start

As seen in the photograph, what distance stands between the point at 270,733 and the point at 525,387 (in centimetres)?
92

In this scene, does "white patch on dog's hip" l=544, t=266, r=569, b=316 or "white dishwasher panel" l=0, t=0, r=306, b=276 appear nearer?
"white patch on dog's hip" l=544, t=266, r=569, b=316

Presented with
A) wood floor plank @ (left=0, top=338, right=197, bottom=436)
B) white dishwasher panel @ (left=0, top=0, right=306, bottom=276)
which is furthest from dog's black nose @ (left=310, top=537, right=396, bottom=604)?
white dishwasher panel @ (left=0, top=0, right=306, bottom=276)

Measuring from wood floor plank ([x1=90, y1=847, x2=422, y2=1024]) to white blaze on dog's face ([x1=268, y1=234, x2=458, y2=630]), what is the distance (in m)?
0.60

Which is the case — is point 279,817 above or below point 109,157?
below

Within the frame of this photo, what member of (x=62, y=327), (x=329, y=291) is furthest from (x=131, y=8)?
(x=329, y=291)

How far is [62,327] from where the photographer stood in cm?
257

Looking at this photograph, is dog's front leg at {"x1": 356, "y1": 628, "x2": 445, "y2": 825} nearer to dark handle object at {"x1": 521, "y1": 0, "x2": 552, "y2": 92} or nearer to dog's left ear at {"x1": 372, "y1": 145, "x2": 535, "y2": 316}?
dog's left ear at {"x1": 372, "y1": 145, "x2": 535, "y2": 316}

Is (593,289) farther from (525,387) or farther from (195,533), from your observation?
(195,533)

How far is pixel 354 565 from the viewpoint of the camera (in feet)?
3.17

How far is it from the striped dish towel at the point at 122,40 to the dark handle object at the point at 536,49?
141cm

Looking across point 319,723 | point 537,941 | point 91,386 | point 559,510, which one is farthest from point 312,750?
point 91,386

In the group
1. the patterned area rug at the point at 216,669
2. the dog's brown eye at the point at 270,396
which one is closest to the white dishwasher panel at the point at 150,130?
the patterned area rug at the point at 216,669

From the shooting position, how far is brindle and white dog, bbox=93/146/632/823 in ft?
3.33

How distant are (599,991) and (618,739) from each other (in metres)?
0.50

end

◆ WHAT TO WORK ON ◆
Could you format the records from the line containing "From the shooting" through the end as a JSON list of strings, one string per line, leaving out blank lines?

◆ RESULT FOR THIS TASK ◆
[
  "From the shooting position, how far is brindle and white dog, bbox=93/146/632/823 in ft?",
  "3.33",
  "How distant are (599,991) and (618,739) from each other (in metres)?",
  "0.50"
]